***** Extracted text

Glossary of Types of Persons: Singles, Individuals, Dividuals, Dissociatives, and Multiples

[Note: Search "host personality" to see a more useful glossary.]

Singles: In the multiple personality literature, persons who have one, and only one, “I” (personality, identity, self). This one “I” plays all the person’s various roles in life and experiences all the person’s various moods. People without multiple personality are referred to as “singles” or “singletons.”

Individuals: In common usage, an individual is a single person (as opposed to a group of people), or a person who is undivided.

Dividuals: A dividual—in anthropological or religious literature—is a person who has a divided sense of personhood. Most dictionaries omit the word or label it as being archaic and not in general use.

Dissociatives: An occasionally used, informal term for persons with one of the psychiatric dissociative disorders; for example, dissociative identity disorder (the official DSM-5 diagnostic manual term for what was formerly called multiple personality disorder).

Multiples: The most common term for persons with multiple personality. A person with multiple personality is “a multiple.”

NOTE: This blog distinguishes between multiple personality disorder (a mental illness affecting about 1.5% of the general population) and normal multiple personality (the kind of multiple personality that is estimated to be present in 90% of novelists and 30% of the general population).

**********
***** Dataset extract

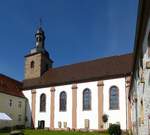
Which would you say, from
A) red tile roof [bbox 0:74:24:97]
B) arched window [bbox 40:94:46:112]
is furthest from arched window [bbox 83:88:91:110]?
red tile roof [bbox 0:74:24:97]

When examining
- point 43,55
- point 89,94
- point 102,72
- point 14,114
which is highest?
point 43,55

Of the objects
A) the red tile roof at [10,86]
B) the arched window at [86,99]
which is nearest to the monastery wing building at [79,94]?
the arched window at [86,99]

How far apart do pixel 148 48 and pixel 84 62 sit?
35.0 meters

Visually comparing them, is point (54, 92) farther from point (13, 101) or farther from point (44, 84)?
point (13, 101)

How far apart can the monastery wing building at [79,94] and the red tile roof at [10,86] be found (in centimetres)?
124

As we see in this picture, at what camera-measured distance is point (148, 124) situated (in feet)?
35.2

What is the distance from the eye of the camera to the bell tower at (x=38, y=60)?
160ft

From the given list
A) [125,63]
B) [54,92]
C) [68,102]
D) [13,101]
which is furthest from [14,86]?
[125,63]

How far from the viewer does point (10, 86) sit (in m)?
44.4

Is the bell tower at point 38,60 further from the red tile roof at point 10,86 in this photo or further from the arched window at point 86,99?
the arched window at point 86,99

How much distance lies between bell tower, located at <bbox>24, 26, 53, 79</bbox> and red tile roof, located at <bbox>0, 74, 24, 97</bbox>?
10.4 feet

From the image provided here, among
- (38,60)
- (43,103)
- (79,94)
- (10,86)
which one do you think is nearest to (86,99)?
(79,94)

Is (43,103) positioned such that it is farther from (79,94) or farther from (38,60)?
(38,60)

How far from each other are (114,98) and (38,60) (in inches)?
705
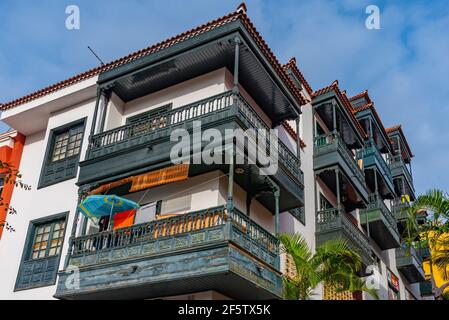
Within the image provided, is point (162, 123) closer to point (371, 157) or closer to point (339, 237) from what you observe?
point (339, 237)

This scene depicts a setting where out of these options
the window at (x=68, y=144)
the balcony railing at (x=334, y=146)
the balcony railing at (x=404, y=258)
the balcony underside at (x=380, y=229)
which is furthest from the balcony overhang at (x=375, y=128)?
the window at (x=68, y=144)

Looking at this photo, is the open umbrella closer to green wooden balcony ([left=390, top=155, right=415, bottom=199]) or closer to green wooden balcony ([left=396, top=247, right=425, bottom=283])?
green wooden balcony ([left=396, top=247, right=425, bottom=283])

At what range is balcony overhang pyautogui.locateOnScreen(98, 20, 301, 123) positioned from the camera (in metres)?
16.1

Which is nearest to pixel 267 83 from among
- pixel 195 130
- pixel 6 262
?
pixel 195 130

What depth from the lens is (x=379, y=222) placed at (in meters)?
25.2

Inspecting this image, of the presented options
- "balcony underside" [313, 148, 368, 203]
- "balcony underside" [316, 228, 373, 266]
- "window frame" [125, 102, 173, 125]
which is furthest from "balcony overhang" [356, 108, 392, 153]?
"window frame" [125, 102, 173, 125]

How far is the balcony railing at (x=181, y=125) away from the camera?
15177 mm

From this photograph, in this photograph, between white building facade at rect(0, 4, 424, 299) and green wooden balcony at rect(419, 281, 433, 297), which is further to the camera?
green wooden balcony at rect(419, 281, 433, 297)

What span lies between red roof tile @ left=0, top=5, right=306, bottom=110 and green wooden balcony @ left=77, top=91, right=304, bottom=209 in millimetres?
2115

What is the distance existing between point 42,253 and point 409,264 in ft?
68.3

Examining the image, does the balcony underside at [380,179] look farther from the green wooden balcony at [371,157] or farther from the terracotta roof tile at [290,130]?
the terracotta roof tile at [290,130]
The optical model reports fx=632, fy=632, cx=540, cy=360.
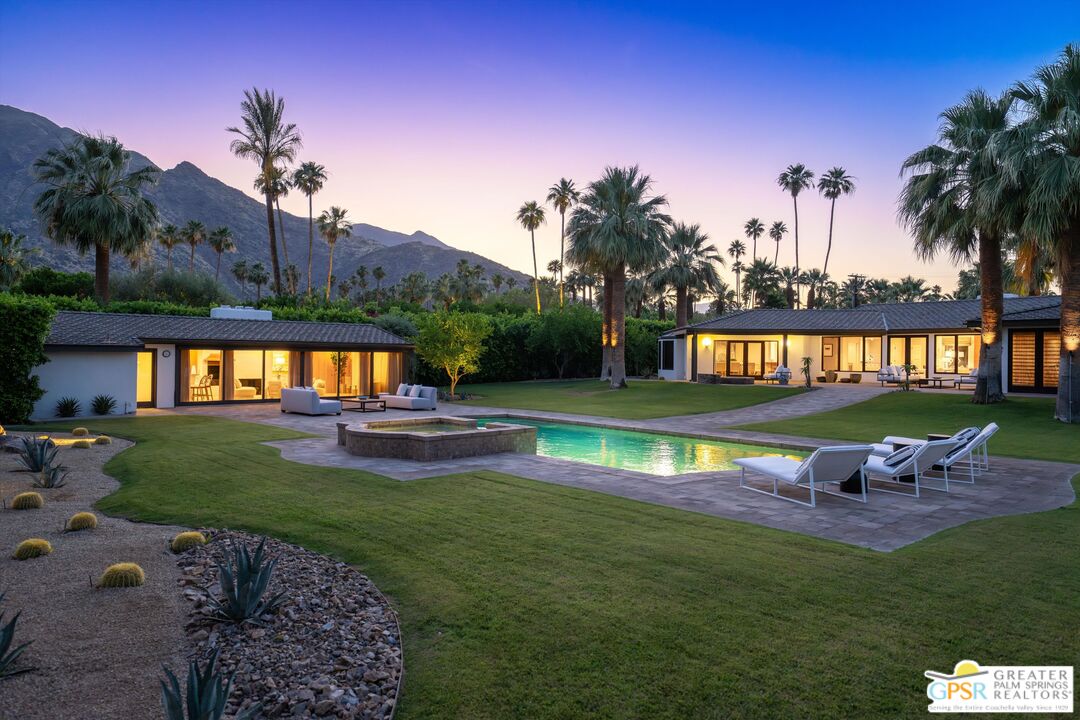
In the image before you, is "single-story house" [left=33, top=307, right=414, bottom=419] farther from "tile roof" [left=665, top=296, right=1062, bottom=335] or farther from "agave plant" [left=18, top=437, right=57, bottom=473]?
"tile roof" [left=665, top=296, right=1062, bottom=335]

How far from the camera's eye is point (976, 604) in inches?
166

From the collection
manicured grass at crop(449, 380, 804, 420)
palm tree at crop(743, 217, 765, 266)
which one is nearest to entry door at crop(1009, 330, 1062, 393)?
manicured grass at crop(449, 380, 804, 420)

**********
***** Dataset extract

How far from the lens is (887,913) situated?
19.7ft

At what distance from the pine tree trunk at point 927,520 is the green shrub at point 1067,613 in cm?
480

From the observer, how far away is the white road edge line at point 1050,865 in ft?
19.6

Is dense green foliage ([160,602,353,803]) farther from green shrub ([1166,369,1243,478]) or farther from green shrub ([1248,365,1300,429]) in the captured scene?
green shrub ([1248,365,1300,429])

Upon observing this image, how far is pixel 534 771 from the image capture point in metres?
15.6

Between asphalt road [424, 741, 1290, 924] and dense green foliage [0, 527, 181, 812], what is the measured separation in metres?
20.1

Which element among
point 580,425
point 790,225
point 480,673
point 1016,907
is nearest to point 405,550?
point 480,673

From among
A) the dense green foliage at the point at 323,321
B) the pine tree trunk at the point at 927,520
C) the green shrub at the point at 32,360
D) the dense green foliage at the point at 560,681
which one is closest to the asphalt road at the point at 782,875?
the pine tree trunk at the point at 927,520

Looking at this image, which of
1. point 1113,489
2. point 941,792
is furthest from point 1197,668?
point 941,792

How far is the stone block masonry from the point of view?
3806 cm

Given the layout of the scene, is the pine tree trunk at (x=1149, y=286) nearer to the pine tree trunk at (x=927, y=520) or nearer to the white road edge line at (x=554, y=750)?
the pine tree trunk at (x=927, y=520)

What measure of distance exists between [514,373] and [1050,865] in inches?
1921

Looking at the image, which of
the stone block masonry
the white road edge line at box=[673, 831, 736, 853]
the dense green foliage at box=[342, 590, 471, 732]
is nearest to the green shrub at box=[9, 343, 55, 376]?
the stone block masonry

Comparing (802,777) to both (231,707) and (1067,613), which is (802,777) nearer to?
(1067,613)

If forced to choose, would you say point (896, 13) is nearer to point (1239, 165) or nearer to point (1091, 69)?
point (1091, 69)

**********
***** Dataset extract

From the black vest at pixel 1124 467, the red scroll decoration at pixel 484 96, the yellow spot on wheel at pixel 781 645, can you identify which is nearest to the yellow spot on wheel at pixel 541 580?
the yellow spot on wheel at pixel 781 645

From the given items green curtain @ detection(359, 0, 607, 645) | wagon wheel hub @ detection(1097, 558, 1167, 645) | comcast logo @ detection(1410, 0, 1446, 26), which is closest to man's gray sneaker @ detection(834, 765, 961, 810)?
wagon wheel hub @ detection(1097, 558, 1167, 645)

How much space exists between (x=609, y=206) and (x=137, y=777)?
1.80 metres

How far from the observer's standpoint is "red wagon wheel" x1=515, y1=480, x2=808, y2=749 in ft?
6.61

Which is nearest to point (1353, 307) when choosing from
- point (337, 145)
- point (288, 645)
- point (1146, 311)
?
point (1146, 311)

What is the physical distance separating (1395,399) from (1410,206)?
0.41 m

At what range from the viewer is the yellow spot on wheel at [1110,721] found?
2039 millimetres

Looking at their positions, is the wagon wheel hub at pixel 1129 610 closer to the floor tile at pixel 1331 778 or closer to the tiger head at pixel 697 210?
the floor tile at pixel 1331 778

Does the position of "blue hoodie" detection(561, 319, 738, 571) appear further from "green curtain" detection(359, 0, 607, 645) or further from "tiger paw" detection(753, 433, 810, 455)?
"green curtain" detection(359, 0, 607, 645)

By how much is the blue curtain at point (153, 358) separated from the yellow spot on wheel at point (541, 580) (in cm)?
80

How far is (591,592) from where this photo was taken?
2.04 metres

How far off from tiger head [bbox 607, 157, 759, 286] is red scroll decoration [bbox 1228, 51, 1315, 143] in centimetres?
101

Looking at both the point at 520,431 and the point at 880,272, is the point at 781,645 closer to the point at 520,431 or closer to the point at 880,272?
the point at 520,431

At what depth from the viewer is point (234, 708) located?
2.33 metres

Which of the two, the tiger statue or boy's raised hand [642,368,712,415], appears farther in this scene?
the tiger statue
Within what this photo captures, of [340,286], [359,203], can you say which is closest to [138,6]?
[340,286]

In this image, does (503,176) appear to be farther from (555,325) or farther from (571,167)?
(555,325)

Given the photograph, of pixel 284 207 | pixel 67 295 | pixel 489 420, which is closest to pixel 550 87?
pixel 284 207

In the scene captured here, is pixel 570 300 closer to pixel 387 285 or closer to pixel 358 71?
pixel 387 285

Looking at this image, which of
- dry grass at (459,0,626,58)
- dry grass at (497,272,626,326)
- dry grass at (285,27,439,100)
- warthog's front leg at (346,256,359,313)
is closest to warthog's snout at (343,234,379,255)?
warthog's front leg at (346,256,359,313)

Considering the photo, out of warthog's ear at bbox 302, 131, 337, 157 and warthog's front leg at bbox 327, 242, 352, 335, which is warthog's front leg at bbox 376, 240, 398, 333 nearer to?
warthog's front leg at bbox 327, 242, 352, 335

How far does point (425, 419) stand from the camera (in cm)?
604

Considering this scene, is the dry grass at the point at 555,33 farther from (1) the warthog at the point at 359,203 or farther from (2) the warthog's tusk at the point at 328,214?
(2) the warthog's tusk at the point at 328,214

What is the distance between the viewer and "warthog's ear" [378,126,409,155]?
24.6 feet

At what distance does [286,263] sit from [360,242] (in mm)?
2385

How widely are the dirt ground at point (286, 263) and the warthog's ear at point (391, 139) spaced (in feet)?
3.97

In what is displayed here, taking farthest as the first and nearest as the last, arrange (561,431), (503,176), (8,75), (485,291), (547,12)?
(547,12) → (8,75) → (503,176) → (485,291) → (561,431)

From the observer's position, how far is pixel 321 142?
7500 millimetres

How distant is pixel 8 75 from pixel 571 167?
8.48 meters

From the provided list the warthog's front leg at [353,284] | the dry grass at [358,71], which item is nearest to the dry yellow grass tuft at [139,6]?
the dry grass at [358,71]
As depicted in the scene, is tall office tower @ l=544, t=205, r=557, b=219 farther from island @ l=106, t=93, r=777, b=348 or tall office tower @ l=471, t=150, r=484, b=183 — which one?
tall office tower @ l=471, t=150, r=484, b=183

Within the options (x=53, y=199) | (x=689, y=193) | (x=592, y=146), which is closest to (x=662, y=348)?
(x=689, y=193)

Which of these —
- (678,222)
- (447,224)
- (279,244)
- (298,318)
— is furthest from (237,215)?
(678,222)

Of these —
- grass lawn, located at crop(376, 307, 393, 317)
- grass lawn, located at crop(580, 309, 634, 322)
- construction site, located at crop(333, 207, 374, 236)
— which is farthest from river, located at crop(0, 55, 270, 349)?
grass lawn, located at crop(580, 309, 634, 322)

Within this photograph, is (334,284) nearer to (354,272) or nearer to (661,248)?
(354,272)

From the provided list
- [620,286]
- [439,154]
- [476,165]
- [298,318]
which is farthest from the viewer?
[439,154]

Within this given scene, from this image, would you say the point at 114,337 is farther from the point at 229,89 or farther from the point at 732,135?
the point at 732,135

**********

- **Exercise requirements**:
1 > Could you return the part of the glossary between "Singles: In the" and "multiple personality disorder).", inclusive?
2 > What is this sentence from the glossary in Spanish: "This one “I” plays all the person’s various roles in life and experiences all the person’s various moods."?
None of this depends on the rows.

- **Task answers**:
1 >
Singles: In the multiple personality literature, persons who have one, and only one, “I” (personality, identity, self). This one “I” plays all the person’s various roles in life and experiences all the person’s various moods. People without multiple personality are referred to as “singles” or “singletons.”

Individuals: In common usage, an individual is a single person (as opposed to a group of people), or a person who is undivided.

Dividuals: A dividual—in anthropological or religious literature—is a person who has a divided sense of personhood. Most dictionaries omit the word or label it as being archaic and not in general use.

Dissociatives: An occasionally used, informal term for persons with one of the psychiatric dissociative disorders; for example, dissociative identity disorder (the official DSM-5 diagnostic manual term for what was formerly called multiple personality disorder).

2 > Este único «yo» desempeña todos los diversos papeles de la persona en la vida y experimenta todos sus diversos estados de ánimo.